We tend to see success through rose-tinted glasses. Annalee however is not afraid to share what lies on the other side, what people tend not to think about. For her, a downfall of being a Founder is the certain level of loneliness it brings. You are making most of your decisions on your own. You are leading a team, and as the leader, you often don’t have a sounding board. While the position tends to instill respect or even awe in others, they no longer see you for all of you. They see your achievements, your development or identify you with your role, creating a wall that needs to be broken to feel truly seen. And this is what Annalee, along with most Founders, had to face. This solitude and misunderstanding led her to create Follow the Founder.

“My friends and family hold me on a pedestal because I’ve accomplished so many things. Even though this is true, I sometimes feel like I don’t connect in certain ways with people anymore. I still feel very connected to that girl who started the company ten years ago. And while I am told by many I’ve changed significantly over the last ten years, I still don’t see it all the time. I created Follow the Founder because this could be a very lonely place for someone. But there are a lot of us. If we could build a network of Founders that can speak to each other, mentor each other, and remind each other of how much we have accomplished, it might take the edge off that loneliness a little bit.”

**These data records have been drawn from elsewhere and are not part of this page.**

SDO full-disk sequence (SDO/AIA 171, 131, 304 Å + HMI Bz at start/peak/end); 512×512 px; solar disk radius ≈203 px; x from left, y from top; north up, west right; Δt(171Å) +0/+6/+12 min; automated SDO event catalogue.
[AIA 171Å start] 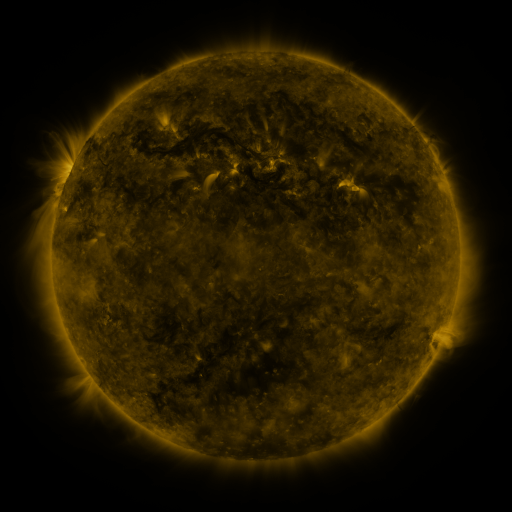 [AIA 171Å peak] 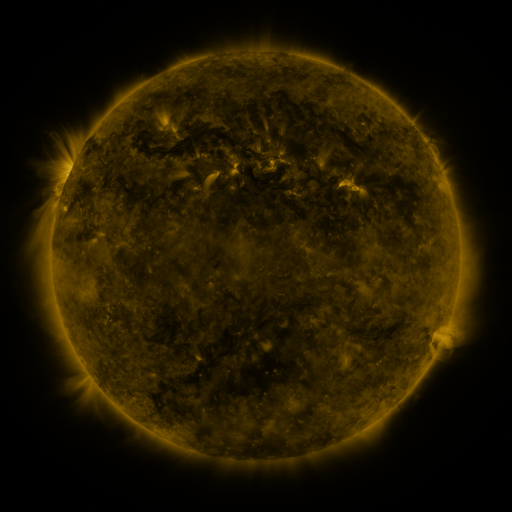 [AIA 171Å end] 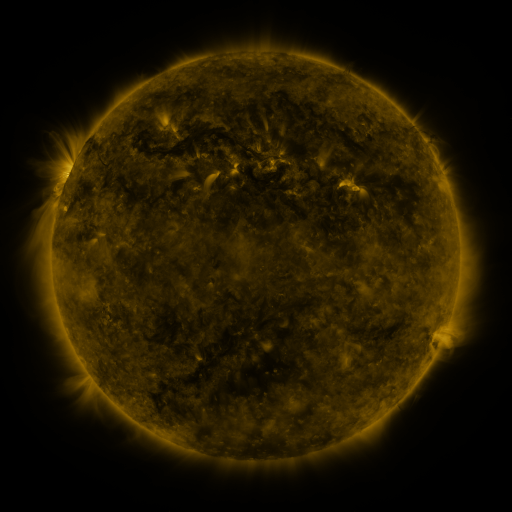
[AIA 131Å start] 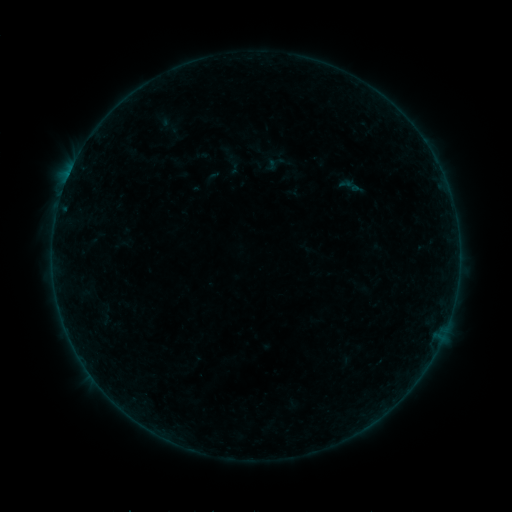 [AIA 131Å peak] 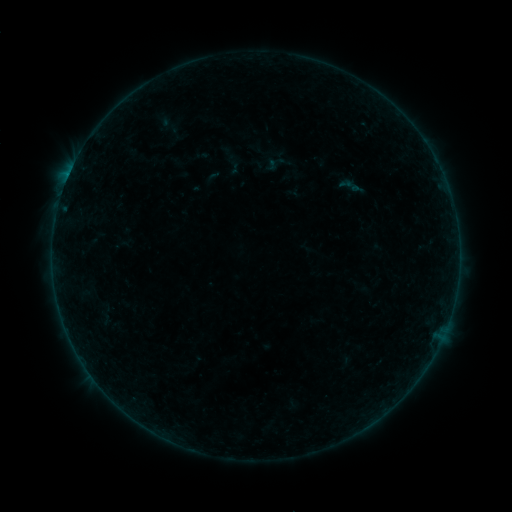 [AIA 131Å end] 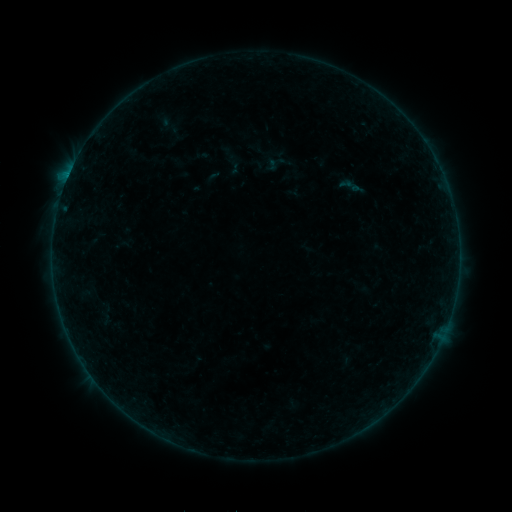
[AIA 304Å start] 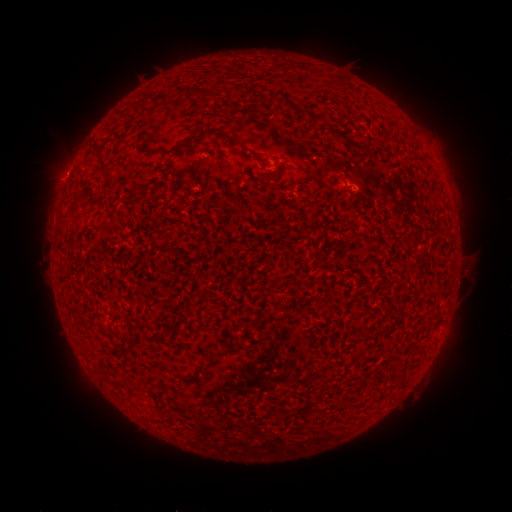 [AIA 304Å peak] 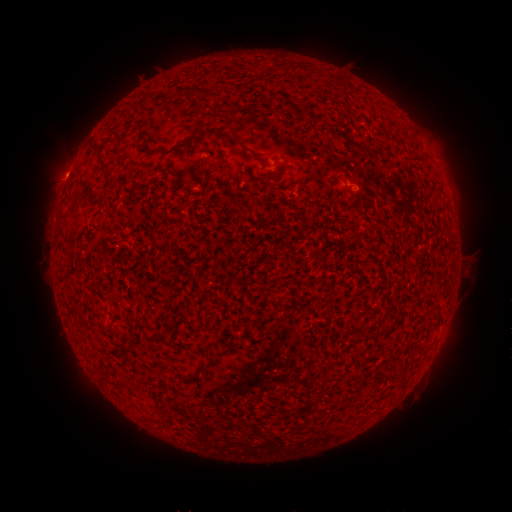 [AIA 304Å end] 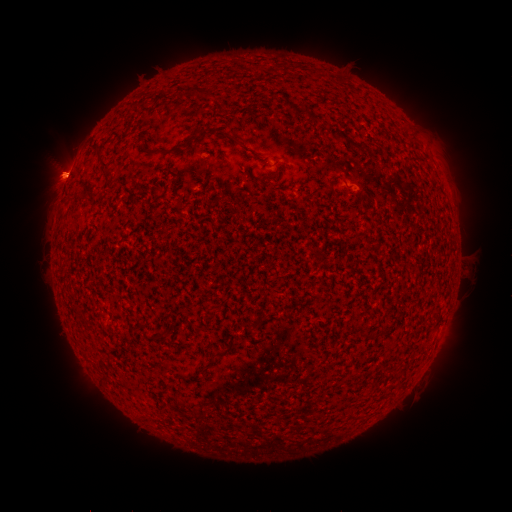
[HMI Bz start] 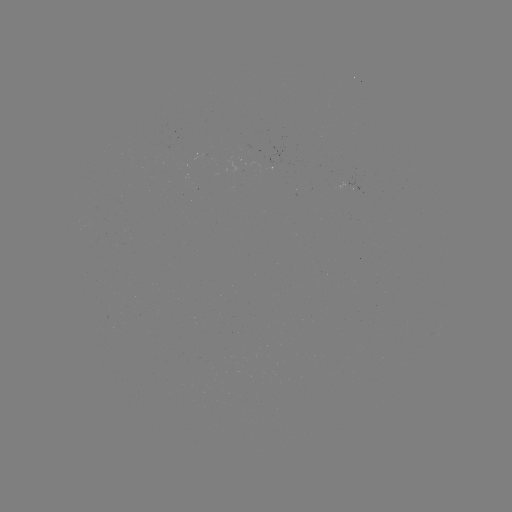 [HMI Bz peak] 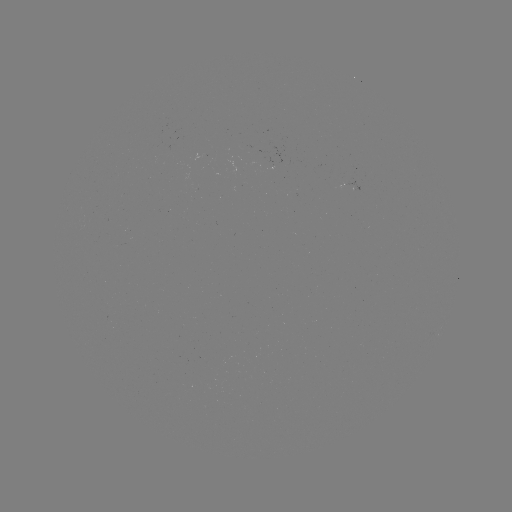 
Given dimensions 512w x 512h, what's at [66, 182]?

When asked to list the five most important things about herself, Annalee says:

“I’m very sarcastic. I love a good laugh and bringing joy into the daily experience. I’m obsessed with travel and I use travel to gain perspectives. My friends are my family. I am a foodie and will try everything three times if not more.” 

One piece of advice

As a seasoned entrepreneur, leading a successful company, with ten years of experience behind her, Annalee advises new entrepreneurs and those who aspire to start their own businesses:

“Planning for success more than failure is absolutely necessary to achieving success. Once you hit the momentum, you are too busy thinking about steps you need to take to maintain that momentum. The statistics show that most companies fail between three and five years after being founded. This is because they haven’t laid out their path to success. So before you begin, ask yourself, can you actually handle success?”